VE DAY 2020
- Small Offerings

- May 8, 2020
- 3 min read
75th Anniversary of V.E. day, 2020
After observing two minutes of silence at 11am with many in the Nation, I turned to my emails. I had recalled the sacrifice of so many in the Second World War: but not just the deaths of the victors but all the lost lives of the millions across the world. I recalled not just the military but the civilians as well as the pacifists, prisoners of conscience and the victims of the holocaust and other pogroms and selected targetings.
So many lives, so many sacrifices, so many years of suffering. I remembered the whole gamut of peoples across the globe. I was celebrating the coming of peace, the cessation of war not just the victory.
After my emails I turned to the news pages. The headline was the marking of two minutes of silence and a picture of Prince Charles and his wife.
Then I noted another item, a statement by the Secretary General of the United Nations.
The UN, the body set up to bring together the countries of the world in a determination to stop further wars. We know many wars rage at present and I think of Syria, the Ukraine, Somalia, Yemen and many more.
My eye was drawn to the statement which claimed that the pandemic had "unleashed a tsunami of hate and xenophobia."
I am still stunned and shocked.
Why does mankind battle so?
Why is there such hatred which leads to aggressive physical, mental and psychological behaviours?
How do we understand it?
How do we eradicate it?
I have no answers nor do many peacemakers over the centuries.
My reading of Yuval Harari's 'Sapiens. A brief history of humankind' does not fill me with hope, yet I will hope.
He writes: "tolerance is not a Sapiens trademark.
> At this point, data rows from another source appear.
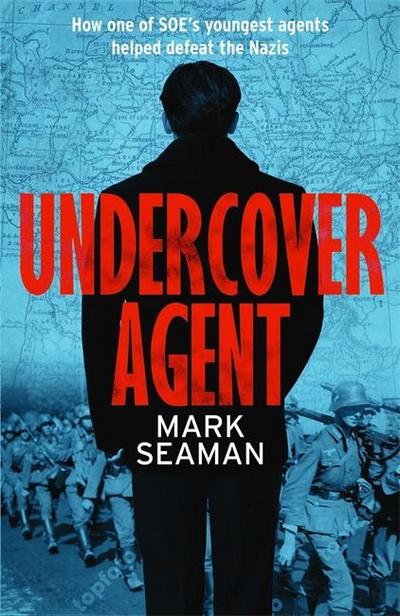 Undercover Agent: How One of Soe’s Youngest Agents Helped Defeat the Nazis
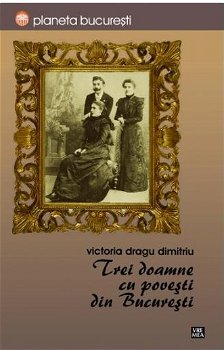 Trei doamne cu povesti din Bucuresti - Victoria Dragu-Dimitriu, Vremea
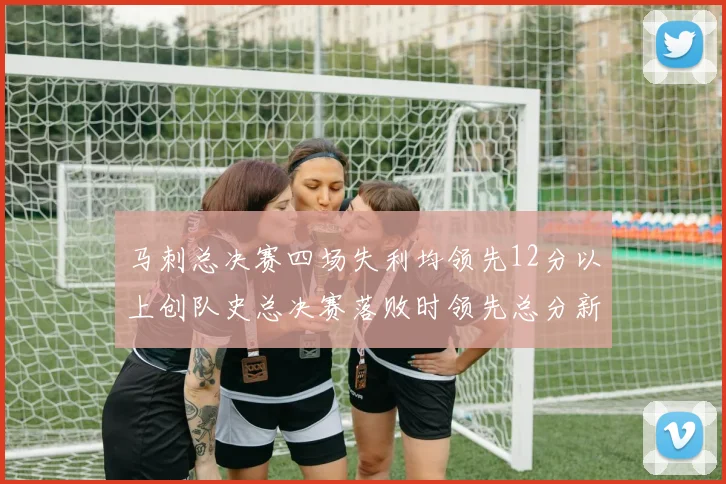 马刺总决赛四场失利均领先12分以上创队史总决赛落败时领先总分新纪录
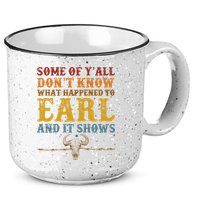 Some Of Yall Dont Know What Happened To Earl And It Shows 15oz Campfire Ceramic Mug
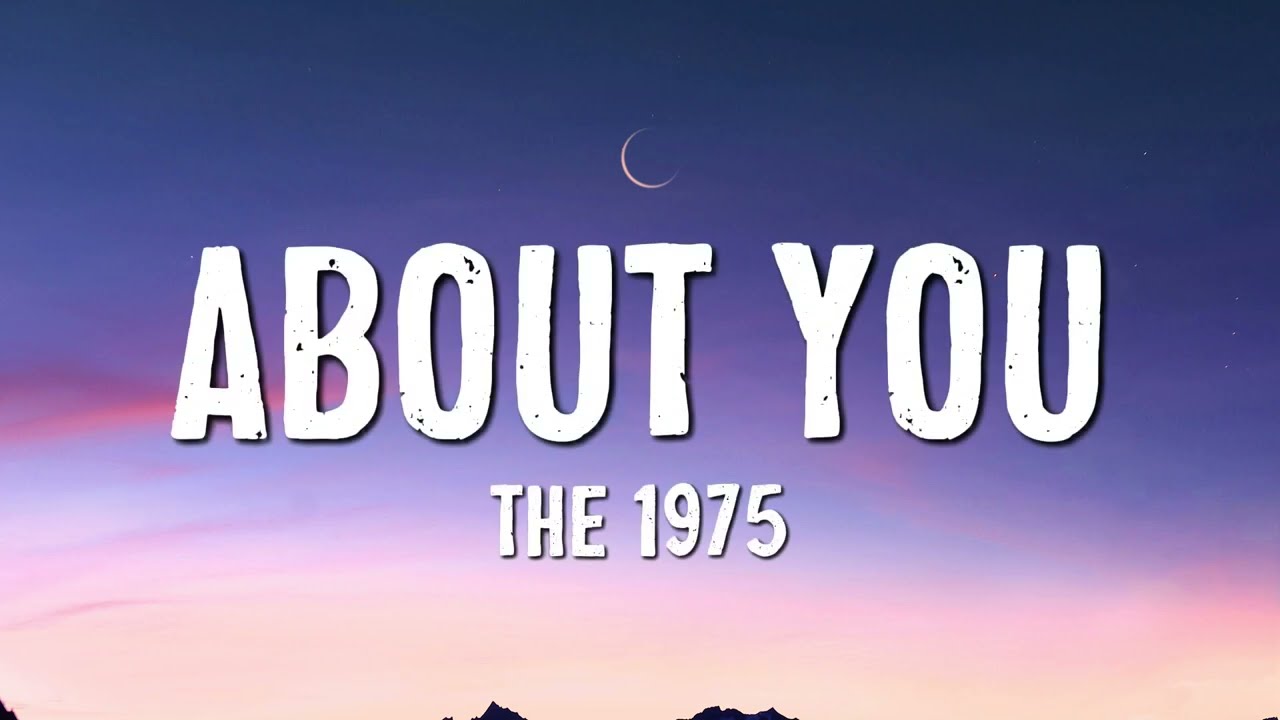 The 1975 - About You (Lyrics)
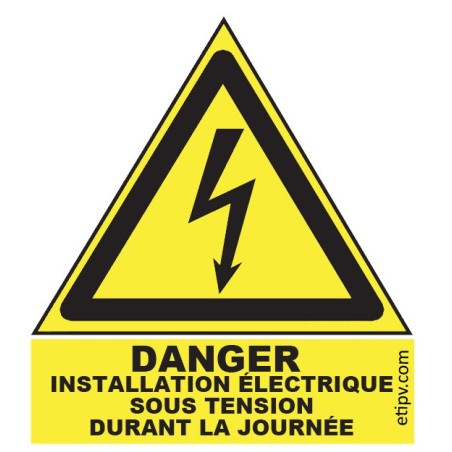 Etiquette Adhésive 4x4.5 cms "Danger : installation électrique sous tension durant la journée""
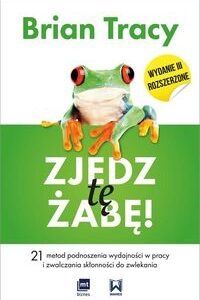 Zjedz tę żabę. 21 metod podnoszenia wydajności w pracy i zwalczania skłonności do zwlekania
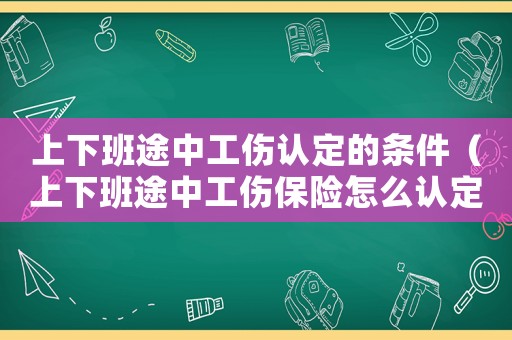 上下班途中工傷認定的條件（上下班途中工傷保險怎么認定）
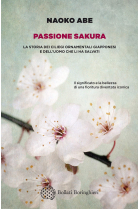 Passione sakura. La storia dei ciliegi ornamentali giapponesi e dell'uomo che li ha salvati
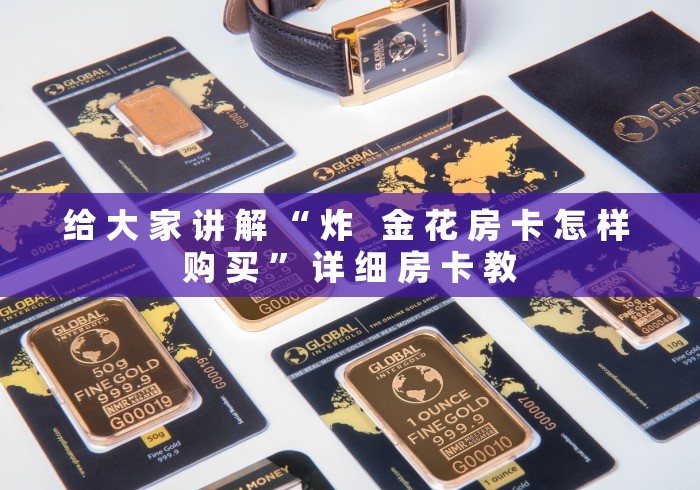 给 大 家 讲 解 “ 炸 金 花 房 卡 怎 样 购 买 ” 详 细 房 卡 教 给 大 家 讲 解 “ 炸 金 花 房 卡 怎 样 购 买 ” 详 细 房 卡 教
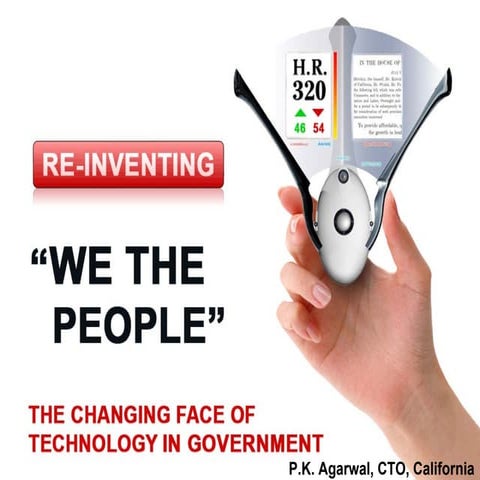 Reinventing "We the People" - The Changing Face of Technology in Government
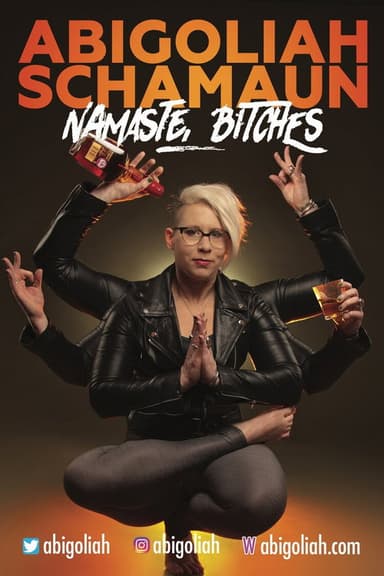 Abigoliah Schamaun: Namaste, Bitches poster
In modern times a small difference in skin colour, dialect or religion has been enough to prompt one group of Sapiens to set about exterminating another group." He does, however, note that most of us do not appreciate just how peaceful an era we live in (written in 2014).
He gives statistics to underline his point. In 2000, 310,000 died as a result of wars, 520,000 of violent crime: only 1.5 percent of the 56 million who died that year. As many committed suicide and many more died in car accidents.
Yet I still on this day celebrate peace and wonder at our aggression.
Is it motivated by fear, or a desire/need for land, resources or a result of defence against another? Is it the power of an ambitious, ruthless human?
Is it greed, scapegoating to turn people away from another disaster or problem?
Why do individuals participate in the aggression and conflict while some suffer for pacifism?
I am sure each conflict has its own causes and excuses and reasons yet is there a foundational cause?
I look to myself as gangs, groups and nations should look to themselves. Jealousy?
He has, I do not have and I want what he has.
Is it prejudice?
I dislike X, Y and Z which might include race, religion or attitude.
Am I reacting to threats, threats to lifestyle, property, family or even ego?
With the pandemic 'they', the foreigner, the other, they have caused it. I blame anyone to alleviate my own situation and fear.
We all need to actively examine ourselves and pursue tolerance and peace. Shelley noted peace is the 'dream of life' and those of us who otherwise than support peace:
…its we, who lost in stormy visions, keep with phantoms an unprofitable strife,..we decay like corpses in a charnel; fear and grief convulse us and consume us day by day
And cold hopes swarm like worms....
Peace is to the advantage of all yet we still harbour intolerance and hatred.
On this VE Day can we not vow to pursue alternatives to war and aggression?